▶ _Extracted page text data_
══════
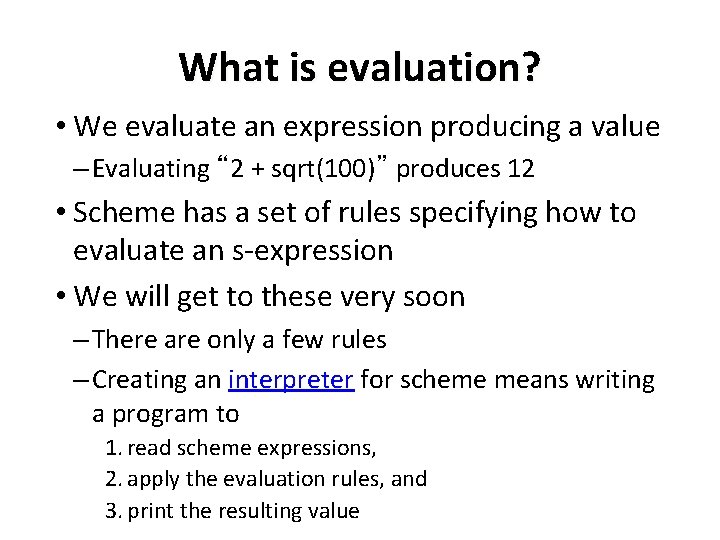 What is evaluation?

• We evaluate an expression producing a value
– Evaluating “2 + sqrt(100)” produces 12

• Scheme has a set of rules specifying how to evaluate an s-expression

• We will get to these very soon
– There are only a few rules
– Creating an interpreter for scheme means writing a program to
1. read scheme expressions,
2. apply the evaluation rules, and
3. print the resulting value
══════
▶ _Problem description_
Output each record above exactly; omit the images.

▶ _Expected output_
 What is evaluation?

• We evaluate an expression producing a value
– Evaluating “2 + sqrt(100)” produces 12

• Scheme has a set of rules specifying how to evaluate an s-expression

• We will get to these very soon
– There are only a few rules
– Creating an interpreter for scheme means writing a program to
1. read scheme expressions,
2. apply the evaluation rules, and
3. print the resulting value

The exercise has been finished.